■ BRIEF ■
Say whether each statement agrees with the column on General Oluleye below, answering yes or no and quoting the deciding words: (a) Oluleye planned at least one of the coups; (b) Murtala Muhammed ruled for six months from July 29, 1975; (c) Oluleye accepted his posting as Commandant of the Nigeria Defence Academy.

Owei Lakemfa

July 8, 2009

General Oluleye’s legacy

By Owei Lakemfa
JAMES JAYEOLA Oluleye, a retired Major-General and former member of the General Murtala Muhammed/Olusegun Obasanjo junta passed away Thursday July 2, 2009.  He was 80 years old.

His role in our history was his revelation of the internal runnings of military regimes; essentially that military rule is like buccaneers seizing a ship and helping themselves to the spoils of their conquest.

Although he never planned or participated in any of the litany of coups and attempted coups, he was a beneficiary of coups as he served as Minister, first in Establishment and Service Matters, and later in Finance.

However, in his book Military Leadership in Nigeria:1966-1978 he argued that: “A military coup d’etat is the greatest act of cowardice as their victims are slaughtered in cold blood without a chance to challenge the assassins”.

His characterisation of the generals who ruled us from 1966 were insightful and hilarious. For example, of Brigadier Hassan Usman Katsina he wrote:
“Throughout the war, the Chief of Staff (Army) never spared his ponies time to rest until he had a near fatal fall at the Lagos Polo ground which gave them some rest.  On recovery, he resumed playing”.

Oluleye’s most reflective and insightful characterisation was that of Murtala Ramat Muhammed, the late general who ruled for six months from July 29, 1975.  He wrote about Muhammed

“He was kind-hearted even as a bully… He had fixed ideas of things.  To him every human organisation was a military machine that can be worked to death without question.

He was religious to the extent of relying on divination to fix his D-days for operations.

This forced him to abandon the basic rules of war.  He had very little respect for constituted authority while he would not tolerate disrespect from subordinates… Owing to lack of adequate preparations and dependence on divination, his amphibious operations to capture Onitsha from Asaba were surprisingly thwarted”.

There was a coup on July 29, 1975, and Muhammed emerged Head of State with Olusegun Obasanjo, a sly, self-opinionated and vindictive General as his Deputy. When the duo posted Oluleye to the Nigeria Defence Academy as the Commandant, he declined.

Then they ordered him to tender his letter of resignation, the courageous soldier refused on the basis that he had not failed the nation.

■ ENTRIES PROVIDED ■
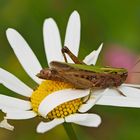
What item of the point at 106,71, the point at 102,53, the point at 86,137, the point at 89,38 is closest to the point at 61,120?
the point at 106,71

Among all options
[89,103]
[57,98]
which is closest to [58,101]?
[57,98]

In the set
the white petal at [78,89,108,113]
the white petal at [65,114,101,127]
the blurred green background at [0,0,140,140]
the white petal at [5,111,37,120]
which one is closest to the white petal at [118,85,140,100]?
the white petal at [78,89,108,113]

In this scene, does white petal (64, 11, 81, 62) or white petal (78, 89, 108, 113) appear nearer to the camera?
white petal (78, 89, 108, 113)

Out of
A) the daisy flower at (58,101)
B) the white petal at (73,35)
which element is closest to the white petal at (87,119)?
the daisy flower at (58,101)

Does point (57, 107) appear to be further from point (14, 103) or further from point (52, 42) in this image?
point (52, 42)

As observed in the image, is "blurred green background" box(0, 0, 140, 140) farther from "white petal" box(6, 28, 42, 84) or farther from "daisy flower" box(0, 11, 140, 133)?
"daisy flower" box(0, 11, 140, 133)

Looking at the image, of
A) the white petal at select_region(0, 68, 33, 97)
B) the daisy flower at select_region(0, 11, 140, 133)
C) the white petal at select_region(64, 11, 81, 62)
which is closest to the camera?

■ SOLUTION TO THE EXERCISE ■
(a) No: "he never planned or participated in any of the litany of coups and attempted coups"
(b) Yes: "the late general who ruled for six months from July 29, 1975"
(c) No: "When the duo posted Oluleye to the Nigeria Defence Academy as the Commandant, he declined."